Scientists have long known that fatty livers can significantly increase the risk of the organ developing cancer. Now, early research is shining light on why.

Researchers from the University of Texas Health Science Center at Houston (UTHealth), writing in the journal Cancer Research, found that a type of aggressive liver cancer known as hepatocellular carcinoma (HCC) in mouse models was more likely to develop than expected from previous models when they had fatty livers, specifically those associated with non-alcoholic fatty liver disease.

“In this study, we showed that under conditions of fatty liver, female mice were more likely to develop HCC than expected from previous models,” the authors wrote.

The culprit: reduced P1-HNF4α activity, a tumor-suppressing protein that can boost the risk of aggressive HCC and comes about as the result of a chronic high-fat diet.

“Using an inducible knockout model of the tumor-suppressive isoform of hepatocyte nuclear factor 4 alpha ('P1-HNF4α') in the liver in combination with prolonged high fat (HF) diet, we found that HCC developed equally in male and female mice as early as 38 weeks of age,” the UTHealth authors wrote.  

“Similar sex-independent HCC occurred in the 'STAM' model of mice, in which severe hyperglycemia and HF feeding results in rapid hepatic lipid deposition, fibrosis [scarring], and ultimately HCC.”

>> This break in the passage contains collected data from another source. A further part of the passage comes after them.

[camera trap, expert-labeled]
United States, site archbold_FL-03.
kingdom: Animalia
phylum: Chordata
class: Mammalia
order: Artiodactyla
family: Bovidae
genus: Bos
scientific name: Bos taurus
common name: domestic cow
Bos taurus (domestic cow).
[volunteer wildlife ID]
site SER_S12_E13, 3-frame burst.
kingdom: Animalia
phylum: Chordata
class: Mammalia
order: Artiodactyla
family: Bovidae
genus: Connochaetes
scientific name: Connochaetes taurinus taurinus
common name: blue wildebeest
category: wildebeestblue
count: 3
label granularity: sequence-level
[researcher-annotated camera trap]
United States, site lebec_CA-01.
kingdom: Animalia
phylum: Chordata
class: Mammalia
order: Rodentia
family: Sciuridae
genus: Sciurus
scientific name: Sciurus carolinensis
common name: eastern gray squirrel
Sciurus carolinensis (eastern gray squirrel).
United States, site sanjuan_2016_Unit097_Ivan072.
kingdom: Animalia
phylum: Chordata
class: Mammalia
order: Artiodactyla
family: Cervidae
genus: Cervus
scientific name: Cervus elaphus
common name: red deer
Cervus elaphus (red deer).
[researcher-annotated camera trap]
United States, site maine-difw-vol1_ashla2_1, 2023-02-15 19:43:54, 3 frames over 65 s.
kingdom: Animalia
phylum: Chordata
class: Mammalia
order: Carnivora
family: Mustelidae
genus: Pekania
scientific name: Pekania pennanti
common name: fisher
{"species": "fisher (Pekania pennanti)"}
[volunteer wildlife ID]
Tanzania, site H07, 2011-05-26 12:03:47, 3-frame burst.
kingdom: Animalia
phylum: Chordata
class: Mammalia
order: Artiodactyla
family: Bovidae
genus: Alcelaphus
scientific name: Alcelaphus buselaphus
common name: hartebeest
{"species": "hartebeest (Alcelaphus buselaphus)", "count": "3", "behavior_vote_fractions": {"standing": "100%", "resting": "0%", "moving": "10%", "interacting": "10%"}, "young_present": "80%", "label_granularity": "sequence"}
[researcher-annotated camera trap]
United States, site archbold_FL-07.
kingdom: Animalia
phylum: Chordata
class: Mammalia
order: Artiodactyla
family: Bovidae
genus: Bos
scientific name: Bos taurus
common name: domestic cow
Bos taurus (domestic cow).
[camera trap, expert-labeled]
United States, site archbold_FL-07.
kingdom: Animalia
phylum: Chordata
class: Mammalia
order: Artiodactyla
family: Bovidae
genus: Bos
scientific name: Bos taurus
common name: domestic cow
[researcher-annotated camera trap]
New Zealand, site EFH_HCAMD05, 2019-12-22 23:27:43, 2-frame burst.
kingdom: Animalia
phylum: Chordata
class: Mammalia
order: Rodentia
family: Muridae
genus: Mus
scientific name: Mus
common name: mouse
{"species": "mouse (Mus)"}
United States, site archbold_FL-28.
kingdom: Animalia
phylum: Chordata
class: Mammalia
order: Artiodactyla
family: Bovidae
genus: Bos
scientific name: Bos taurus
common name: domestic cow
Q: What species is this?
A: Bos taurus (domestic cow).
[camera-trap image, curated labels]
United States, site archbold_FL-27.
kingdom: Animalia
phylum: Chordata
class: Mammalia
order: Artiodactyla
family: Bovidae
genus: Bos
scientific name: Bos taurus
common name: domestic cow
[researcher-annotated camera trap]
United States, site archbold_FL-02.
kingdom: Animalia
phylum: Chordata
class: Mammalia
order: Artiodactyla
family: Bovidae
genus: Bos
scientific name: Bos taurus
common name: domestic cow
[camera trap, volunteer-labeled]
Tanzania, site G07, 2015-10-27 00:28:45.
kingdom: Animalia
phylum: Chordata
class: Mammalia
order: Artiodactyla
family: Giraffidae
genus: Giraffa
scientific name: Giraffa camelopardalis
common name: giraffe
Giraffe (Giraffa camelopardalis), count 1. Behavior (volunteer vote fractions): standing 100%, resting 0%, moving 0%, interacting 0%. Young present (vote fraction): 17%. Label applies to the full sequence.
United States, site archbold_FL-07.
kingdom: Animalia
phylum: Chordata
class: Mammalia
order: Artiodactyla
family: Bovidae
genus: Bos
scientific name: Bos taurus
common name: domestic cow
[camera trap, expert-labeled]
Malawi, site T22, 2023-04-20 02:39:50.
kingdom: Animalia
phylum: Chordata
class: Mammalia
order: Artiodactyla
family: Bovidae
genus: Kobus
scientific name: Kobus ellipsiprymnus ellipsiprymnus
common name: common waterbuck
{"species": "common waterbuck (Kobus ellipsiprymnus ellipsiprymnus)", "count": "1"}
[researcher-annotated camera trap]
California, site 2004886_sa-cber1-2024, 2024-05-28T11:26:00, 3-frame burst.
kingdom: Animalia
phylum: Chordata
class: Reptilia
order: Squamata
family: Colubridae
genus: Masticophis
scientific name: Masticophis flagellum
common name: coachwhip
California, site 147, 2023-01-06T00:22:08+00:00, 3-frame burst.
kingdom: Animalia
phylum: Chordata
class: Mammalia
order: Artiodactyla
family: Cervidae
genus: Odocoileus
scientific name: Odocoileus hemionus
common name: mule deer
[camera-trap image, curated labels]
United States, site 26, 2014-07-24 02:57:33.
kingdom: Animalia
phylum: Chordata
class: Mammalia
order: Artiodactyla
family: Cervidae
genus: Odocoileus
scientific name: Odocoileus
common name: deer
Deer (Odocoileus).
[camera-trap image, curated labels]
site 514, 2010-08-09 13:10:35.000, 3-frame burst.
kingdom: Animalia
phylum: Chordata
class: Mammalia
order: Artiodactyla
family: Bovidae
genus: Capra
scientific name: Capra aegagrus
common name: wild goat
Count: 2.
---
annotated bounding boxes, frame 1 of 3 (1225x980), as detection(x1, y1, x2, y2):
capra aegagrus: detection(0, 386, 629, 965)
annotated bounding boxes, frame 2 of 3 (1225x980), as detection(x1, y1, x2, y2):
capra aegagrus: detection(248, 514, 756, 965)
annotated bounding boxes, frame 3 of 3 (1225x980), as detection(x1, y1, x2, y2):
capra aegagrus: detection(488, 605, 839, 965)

“This study provides potential mechanisms for the growing incidence of liver cancer in both men and women that is linked to fatty liver disease,” said Kristin Eckel-Mahan, Ph.D., the study's senior author and an assistant professor with the Center for Metabolic and Degenerative Diseases at the Brown Foundation Institute of Molecular Medicine for the Prevention of Human Diseases at UTHealth.

Liver cancer used to be a relatively rare disease, but its instance has been rising in recent years. Alcoholism and infections such as hepatitis C have long been associated with greater liver cancer risks, but the authors argue that fatty livers, predominately due to obesity, are also responsible for this rise in both sexes, with reduced P1-HNF4α activity a likely leading cause.

The authors believe this can translate into human risk, despite only being in mouse models, and could help future researchers identify and modulate activity and possibly find therapeutic interventions.